Dunn explains “reasonable” as the worship that is proper for “man the creature”. I like that. It fits well with Paul’s preceding statements (do not claim to be wiser than you are; O the depth of the riches and wisdom and knowledge of God!; present your bodies as a living sacrifice) and carries us into what comes after (do not think of yourself more highly than you ought; make no provision for the flesh, to gratify its desires). In this sense then, “spiritual” refers to the proper response of the creature to the Creator. Good. And the translation of “reasonable” would fit the same meaning as well: it is reasonable for the people of God to act like the people of God. It is reasonable for the followers of Christ to sacrifice their lives to God just as he did. It is not reasonable for them to not sacrifice their lives as he did. And that is the stunning part of this in Paul’s words: that Israel, after receiving all these benefits (to them belong the adoption, the glory, the covenants, the giving of the law, the worship, and the promises; to them belong the patriarchs, and from them, according to the flesh, comes the Christ, who is over all, God blessed forever) to respond with ingratitude, to not consider their benefits as requiring an appropriate response, and to instead be a disobedient and contrary people.
And so Paul tells us to not be like this. It is not reasonable to belittle the gifts of God. It is not reasonable to not take up our cross. It is not reasonable to take the grace of God and do nothing with it except to move our mouths in worship.
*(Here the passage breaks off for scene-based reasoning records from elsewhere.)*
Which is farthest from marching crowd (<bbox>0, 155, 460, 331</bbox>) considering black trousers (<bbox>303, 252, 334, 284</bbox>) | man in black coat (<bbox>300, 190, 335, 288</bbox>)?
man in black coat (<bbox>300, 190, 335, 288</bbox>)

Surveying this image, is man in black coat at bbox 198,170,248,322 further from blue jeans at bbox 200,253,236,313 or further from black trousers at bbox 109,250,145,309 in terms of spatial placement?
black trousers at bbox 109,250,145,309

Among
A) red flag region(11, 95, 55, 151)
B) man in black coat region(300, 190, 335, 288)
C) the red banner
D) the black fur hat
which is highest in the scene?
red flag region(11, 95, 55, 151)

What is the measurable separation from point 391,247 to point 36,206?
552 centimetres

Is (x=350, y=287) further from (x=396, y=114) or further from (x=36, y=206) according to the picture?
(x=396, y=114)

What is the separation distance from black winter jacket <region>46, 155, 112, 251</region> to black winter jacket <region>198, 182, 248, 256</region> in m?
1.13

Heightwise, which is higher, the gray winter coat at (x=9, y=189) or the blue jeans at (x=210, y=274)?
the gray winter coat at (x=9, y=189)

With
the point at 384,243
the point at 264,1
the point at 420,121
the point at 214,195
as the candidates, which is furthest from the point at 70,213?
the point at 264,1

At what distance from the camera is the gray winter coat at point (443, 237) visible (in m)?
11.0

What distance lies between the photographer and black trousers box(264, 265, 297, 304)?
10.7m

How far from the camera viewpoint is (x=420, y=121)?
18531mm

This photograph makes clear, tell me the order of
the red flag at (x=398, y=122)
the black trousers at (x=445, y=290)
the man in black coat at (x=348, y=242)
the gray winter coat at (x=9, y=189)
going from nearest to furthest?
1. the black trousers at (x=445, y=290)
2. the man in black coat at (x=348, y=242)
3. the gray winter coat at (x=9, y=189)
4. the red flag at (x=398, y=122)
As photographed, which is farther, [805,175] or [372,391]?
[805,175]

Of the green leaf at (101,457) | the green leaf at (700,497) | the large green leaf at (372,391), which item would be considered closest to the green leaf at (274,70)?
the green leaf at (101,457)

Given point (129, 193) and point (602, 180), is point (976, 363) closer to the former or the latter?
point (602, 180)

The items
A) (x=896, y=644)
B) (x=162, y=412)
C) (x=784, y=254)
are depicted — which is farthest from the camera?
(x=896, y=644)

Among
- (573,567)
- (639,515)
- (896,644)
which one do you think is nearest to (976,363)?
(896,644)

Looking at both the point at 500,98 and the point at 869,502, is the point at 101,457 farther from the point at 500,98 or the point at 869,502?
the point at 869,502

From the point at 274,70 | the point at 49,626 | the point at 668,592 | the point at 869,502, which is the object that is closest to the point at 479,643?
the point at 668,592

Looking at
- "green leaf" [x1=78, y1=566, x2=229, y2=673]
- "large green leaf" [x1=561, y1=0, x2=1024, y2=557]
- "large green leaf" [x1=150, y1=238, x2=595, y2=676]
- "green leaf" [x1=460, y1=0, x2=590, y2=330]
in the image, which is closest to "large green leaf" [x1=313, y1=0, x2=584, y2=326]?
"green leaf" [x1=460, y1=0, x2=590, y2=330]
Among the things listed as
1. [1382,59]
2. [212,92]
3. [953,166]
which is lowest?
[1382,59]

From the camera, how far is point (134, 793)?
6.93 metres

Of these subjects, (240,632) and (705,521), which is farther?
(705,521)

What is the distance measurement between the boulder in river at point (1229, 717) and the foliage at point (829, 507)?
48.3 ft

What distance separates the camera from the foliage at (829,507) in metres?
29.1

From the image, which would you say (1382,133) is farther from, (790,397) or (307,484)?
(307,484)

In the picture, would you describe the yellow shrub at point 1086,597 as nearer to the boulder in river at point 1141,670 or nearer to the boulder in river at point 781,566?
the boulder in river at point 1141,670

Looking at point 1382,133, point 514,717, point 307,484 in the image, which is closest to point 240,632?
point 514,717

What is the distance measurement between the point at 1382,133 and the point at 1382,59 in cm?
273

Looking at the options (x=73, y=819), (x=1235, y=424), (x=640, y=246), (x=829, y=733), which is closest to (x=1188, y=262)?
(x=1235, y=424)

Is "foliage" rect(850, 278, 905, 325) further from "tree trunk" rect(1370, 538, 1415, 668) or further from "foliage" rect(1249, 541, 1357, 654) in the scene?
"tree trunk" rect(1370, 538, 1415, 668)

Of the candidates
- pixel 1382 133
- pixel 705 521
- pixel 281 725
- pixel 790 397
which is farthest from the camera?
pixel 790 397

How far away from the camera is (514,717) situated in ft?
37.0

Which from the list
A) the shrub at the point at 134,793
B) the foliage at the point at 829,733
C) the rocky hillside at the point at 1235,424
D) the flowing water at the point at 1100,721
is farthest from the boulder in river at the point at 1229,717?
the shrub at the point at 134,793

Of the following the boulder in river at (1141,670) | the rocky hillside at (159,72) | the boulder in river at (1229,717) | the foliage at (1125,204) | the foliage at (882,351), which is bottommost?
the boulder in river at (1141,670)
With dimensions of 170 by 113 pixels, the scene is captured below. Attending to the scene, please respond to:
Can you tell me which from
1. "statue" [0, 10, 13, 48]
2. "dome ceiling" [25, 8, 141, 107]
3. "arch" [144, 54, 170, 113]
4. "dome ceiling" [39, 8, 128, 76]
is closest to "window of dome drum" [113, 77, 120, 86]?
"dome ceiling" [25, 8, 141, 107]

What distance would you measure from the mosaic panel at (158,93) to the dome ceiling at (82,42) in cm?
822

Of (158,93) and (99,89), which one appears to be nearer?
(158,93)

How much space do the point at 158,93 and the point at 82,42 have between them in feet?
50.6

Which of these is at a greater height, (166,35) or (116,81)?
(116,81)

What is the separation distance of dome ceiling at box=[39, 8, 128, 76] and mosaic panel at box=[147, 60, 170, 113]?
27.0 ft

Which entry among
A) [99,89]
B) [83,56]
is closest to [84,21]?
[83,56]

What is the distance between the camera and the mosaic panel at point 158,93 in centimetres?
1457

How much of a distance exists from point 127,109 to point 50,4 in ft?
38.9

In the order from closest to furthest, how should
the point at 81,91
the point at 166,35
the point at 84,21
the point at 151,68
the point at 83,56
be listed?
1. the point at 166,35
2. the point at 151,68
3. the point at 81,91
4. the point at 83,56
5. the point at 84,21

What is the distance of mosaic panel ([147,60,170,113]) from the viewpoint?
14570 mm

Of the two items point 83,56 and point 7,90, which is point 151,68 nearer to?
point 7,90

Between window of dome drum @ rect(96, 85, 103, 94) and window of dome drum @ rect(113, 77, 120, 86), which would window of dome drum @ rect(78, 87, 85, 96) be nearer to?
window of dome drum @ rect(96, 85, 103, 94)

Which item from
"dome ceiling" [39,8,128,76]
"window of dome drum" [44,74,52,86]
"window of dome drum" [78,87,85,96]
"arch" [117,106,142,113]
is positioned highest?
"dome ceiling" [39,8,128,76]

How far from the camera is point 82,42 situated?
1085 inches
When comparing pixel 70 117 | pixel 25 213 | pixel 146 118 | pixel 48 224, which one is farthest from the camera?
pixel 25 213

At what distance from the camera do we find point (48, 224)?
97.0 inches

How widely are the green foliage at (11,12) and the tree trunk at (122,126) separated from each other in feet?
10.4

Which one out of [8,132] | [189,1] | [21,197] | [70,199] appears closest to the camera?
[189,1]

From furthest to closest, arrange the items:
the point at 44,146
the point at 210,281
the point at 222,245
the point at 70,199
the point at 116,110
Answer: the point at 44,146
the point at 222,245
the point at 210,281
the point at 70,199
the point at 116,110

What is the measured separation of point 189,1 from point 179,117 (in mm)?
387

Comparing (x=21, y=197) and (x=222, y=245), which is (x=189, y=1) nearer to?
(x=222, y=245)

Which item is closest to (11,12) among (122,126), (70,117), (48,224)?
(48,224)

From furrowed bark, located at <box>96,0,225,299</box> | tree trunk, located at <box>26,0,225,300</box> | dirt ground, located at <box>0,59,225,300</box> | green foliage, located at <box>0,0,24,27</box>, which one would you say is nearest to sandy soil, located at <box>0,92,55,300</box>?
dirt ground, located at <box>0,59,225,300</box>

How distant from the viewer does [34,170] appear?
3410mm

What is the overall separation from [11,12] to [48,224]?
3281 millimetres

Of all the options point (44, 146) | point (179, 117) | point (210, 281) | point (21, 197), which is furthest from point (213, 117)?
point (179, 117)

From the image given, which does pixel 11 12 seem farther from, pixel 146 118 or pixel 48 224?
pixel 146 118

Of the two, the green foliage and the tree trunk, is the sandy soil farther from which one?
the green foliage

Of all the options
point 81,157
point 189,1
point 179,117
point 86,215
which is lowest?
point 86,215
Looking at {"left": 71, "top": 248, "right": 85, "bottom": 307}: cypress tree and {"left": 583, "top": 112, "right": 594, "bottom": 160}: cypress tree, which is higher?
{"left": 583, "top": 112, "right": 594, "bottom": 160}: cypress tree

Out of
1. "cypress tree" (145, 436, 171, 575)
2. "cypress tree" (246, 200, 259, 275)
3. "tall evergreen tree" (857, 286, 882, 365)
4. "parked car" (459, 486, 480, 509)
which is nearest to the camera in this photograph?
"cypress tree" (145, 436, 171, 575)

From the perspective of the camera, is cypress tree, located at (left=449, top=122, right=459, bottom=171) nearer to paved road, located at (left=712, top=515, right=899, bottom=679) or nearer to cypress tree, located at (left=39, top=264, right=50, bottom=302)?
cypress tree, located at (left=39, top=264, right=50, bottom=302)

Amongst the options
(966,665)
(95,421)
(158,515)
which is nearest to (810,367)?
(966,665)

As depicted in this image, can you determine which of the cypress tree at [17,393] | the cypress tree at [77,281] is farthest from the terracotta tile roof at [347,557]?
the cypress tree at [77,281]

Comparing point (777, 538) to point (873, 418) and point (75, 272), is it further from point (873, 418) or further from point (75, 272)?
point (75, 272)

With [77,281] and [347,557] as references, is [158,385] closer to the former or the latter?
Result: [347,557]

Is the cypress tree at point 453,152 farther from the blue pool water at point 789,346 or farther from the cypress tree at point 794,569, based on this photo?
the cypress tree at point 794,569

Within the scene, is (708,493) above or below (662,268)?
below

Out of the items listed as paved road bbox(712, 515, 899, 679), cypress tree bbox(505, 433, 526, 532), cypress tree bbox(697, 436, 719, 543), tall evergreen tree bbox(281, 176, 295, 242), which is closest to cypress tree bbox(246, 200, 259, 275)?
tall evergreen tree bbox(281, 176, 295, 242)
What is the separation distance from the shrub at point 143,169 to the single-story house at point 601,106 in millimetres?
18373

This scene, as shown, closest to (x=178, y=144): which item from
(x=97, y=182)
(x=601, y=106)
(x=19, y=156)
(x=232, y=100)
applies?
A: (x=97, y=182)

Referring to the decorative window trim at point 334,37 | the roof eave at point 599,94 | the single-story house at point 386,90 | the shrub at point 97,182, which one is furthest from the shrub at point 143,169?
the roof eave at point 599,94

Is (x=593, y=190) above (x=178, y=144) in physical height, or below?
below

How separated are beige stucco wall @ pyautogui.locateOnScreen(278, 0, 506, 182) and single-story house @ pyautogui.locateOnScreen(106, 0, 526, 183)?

Safe, clean, easy, choreographed worship is not reasonable. Elevated, practiced, elegant prayers are not spiritual. Thousands of people swaying to the music inside a building costing enough to house and feed 100 orphaned children for 10 years isn’t reasonable. A worship leader standing up front in a suit that would put a roof on a house of a poor family isn’t reasonable. Given the fact that they are there to worship a Lord who told us to not do such things, it’s downright unreasonable.
And so that is my interpretation of Paul’s word here. Whatever “reasonable” or “spiritual” might mean, it cannot mean “unreasonable”. In our Christian walk, in our worship, whatever we think “reasonable” or “spiritual” might mean “unreasonable”. It cannot be anything that the One we worship told us not to do.
A Christian who does not follow Christ is unreasonable. A person who has received grace and then does not act with generosity is unreasonable. A person who has received eternal life and then lives in the world is unreasonable. A person who knows his place in relation to the God of the universe and then acts as anything but the lowliest of servants is unreasonable. A person who claims to live by faith and then pads his fears with insurance and pensions and savings is not reasonable.
It’s understandable, but it’s not reasonable.
At the very minimum, Paul is saying that you cannot look at his life and say there is anything unique or unusual about it, or that his existence is appropriate for an apostle but not for everyone. Paul’s life is completely reasonable. It is, in fact, the example of reasonableness. Given all that he knew and all that he was given, the only reasonable response was to do as he did.
What is unreasonable is knowing all these things and then not doing it.